7 Alcohol intake from wine is derived from import clearance data and domestic sales of Australian produced wine assuming the following concentrations of alcohol:
|Wine Type||% Alcohol|
|Sparkling and carbonated||10.6|
|Other wine n.e.i.||14.4|
|It should be noted that the actual alcohol content of wine varies greatly, even for similar wine products.|
8 Alcohol intake from beer is obtained from import clearance data and excise data on Australian production. Since 2003–04 the excise data used in these calculations has been obtained from the ATO. In previous years excise data was obtained from the Australian Custom Service. As the non-excisable component of alcohol (the first 1.15% of pure alcohol content) was estimated by these Departments, data after 2003–04 may not be directly comparable with previous years.

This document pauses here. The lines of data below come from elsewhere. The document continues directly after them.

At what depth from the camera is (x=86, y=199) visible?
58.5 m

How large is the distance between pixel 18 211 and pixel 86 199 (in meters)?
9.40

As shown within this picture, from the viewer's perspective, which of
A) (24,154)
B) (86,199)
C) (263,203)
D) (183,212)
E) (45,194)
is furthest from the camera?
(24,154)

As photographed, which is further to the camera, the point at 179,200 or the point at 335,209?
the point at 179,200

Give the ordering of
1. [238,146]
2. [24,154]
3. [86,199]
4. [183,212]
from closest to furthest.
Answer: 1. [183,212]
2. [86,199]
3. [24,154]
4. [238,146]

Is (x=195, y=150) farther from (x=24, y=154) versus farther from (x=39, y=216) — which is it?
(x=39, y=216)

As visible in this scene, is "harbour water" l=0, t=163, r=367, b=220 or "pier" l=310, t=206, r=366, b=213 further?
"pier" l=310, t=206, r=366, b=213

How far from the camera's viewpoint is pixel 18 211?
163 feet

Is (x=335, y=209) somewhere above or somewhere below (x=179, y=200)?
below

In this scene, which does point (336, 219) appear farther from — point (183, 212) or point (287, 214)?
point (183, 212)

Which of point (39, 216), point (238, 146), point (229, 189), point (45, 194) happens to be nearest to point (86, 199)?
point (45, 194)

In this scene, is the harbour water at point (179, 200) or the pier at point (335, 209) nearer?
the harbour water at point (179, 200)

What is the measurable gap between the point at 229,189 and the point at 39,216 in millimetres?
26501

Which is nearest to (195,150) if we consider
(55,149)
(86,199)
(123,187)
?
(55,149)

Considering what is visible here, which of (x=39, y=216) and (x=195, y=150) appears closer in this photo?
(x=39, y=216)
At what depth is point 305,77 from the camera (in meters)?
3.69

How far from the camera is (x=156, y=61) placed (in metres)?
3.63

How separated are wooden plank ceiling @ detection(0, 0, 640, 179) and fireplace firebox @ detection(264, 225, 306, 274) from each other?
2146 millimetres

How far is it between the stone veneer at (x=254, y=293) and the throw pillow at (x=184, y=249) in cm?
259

9 Due to excise tariff reform in July 2006, there have been some changes to the excise beer data provided by the ATO for this edition of the publication (2006–07). As a result, the ABS has calculated the quantity and total alcohol content of beer in this edition using proportions of 2004–05 and 2005–06 excise data. As a result, the total quantity of alcohol available for consumption and apparent consumption per person for beer may not be directly comparable with data prior to 2004–05.
10 Alcohol intake from spirits is obtained from import clearance data and excise data on Australian production with an adjustment to account for the excise paid on imported spirits which are commercially mixed with locally manufactured soft drinks after importation. Since 2003–04 the excise data used in these calculations have been obtained from the Australian Taxation Office. In previous years excise data was obtained from the Australian Customs Service.
11 Excise tariff reform in July 2006 also affected the level of detail of spirit data. Ready to drink (RTD) data are now published separately. To facilitate comparisons over time, RTD data used in this edition, from 2004–05 and 2005–06, have been revised. The total for spirits excludes RTDs.
12 Due to the relatively small quantities involved, no adjustments have been made for alcohol which is imported into Australia, cleared through the bonded warehouse and then subsequently re-exported.
13 Apparent per person consumption data included in this publication are calculated by dividing the quantity available for consumption by the Estimated Resident Population of persons aged 15 years and over in Australia at 31 December each year.
14 Population data are derived from those published in Australian Demographic Statistics (cat. no. 3101.0). Figures are revised as more recent data become available.
15 The following table includes the estimated resident population of persons 15 years and over and the total population figure at 31 December. The number of people 15 years and over is used to calculate the apparent per person consumption in this issue:
|Individual years at 31 December|
Persons aged 15 years and over
|16 Revised figures for apparent per person consumption (15 years and over) may also be due to revision in import clearance data in the amount of alcohol available for consumption. Revisions to quantities of beer and wine have been made after adjustments to import clearance codes used in the analysis of apparent consumption data.|
17 Import clearance codes used to calculate the Ready To Drinks (RTD) available for consumption quantity are: 2208.90.2036 (distilled alcoholic beverages, n.e.s., having an alcoholic strength by volume exceeding 1.15% but not exceeding 10% volume) and 2208.90.2037 (spirituous beverages, n.e.s., having an alcoholic strength by volume exceeding 1.15% but not exceeding 10% volume).